Document passage
──────────

True miscible displacement implies that injected and displaced phases mix in all proportions without forming interfaces or two phases. The single-phase condition also implies that the solvent eventually displaces all resident oil from the pore space that it invades. Although some fluids, such as propane, fulfill this definition, most solvents available for oilfield use form two distinct phases over a broad range of mixtures and pressures when combined with reservoir oils. However, when the same solvent displaces oil at reservoir temperature and above a suitably high pressure in a long, small-diameter (slim) sandpacked tube, a miscible-like displacement occurs. Slimtube experiments are designed to make the displacement essentially 1D with 100% volumetric sweep by the solvent front.

──────────

Source material
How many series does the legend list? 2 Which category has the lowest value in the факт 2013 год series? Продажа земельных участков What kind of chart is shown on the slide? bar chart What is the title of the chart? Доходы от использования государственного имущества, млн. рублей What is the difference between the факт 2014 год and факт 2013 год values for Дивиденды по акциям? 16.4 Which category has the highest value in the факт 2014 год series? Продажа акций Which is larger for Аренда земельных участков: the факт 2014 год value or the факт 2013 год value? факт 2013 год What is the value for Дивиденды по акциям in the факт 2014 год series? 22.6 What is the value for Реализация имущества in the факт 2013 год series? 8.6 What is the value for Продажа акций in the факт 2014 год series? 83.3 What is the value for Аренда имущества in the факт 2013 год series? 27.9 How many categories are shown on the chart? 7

──────────

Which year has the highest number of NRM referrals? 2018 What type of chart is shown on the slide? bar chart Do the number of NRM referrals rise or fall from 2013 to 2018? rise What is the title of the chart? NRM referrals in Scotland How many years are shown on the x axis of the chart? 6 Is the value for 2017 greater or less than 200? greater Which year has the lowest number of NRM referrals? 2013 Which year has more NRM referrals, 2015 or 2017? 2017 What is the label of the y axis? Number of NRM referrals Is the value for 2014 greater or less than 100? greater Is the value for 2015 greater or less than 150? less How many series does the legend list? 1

──────────

Check your understanding
a: Rewrite the miscible displacement passage from "True miscible displacement" to "the solvent front.", changing "propane" to "ethane".
b: In the miscible displacement passage, what are slimtube experiments designed to do?
c: Decide whether each statement agrees with the miscible displacement passage, and support each yes or no with the deciding words of the passage. (i) Most solvents available for oilfield use stay in a single phase with reservoir oils over all mixtures and pressures. (ii) A miscible-like displacement can occur in a slim sandpacked tube at reservoir temperature and above a suitably high pressure. (iii) In true miscible displacement, the injected and displaced phases form interfaces.
The records were drawn from a separate source.

Task-by-task outputs
a:
True miscible displacement implies that injected and displaced phases mix in all proportions without forming interfaces or two phases. The single-phase condition also implies that the solvent eventually displaces all resident oil from the pore space that it invades. Although some fluids, such as ethane, fulfill this definition, most solvents available for oilfield use form two distinct phases over a broad range of mixtures and pressures when combined with reservoir oils. However, when the same solvent displaces oil at reservoir temperature and above a suitably high pressure in a long, small-diameter (slim) sandpacked tube, a miscible-like displacement occurs. Slimtube experiments are designed to make the displacement essentially 1D with 100% volumetric sweep by the solvent front.

b: They are designed to make the displacement essentially 1D with 100% volumetric sweep by the solvent front.

c:
(i) No: "most solvents available for oilfield use form two distinct phases over a broad range of mixtures and pressures when combined with reservoir oils"
(ii) Yes: "when the same solvent displaces oil at reservoir temperature and above a suitably high pressure in a long, small-diameter (slim) sandpacked tube, a miscible-like displacement occurs"
(iii) No: "injected and displaced phases mix in all proportions without forming interfaces or two phases"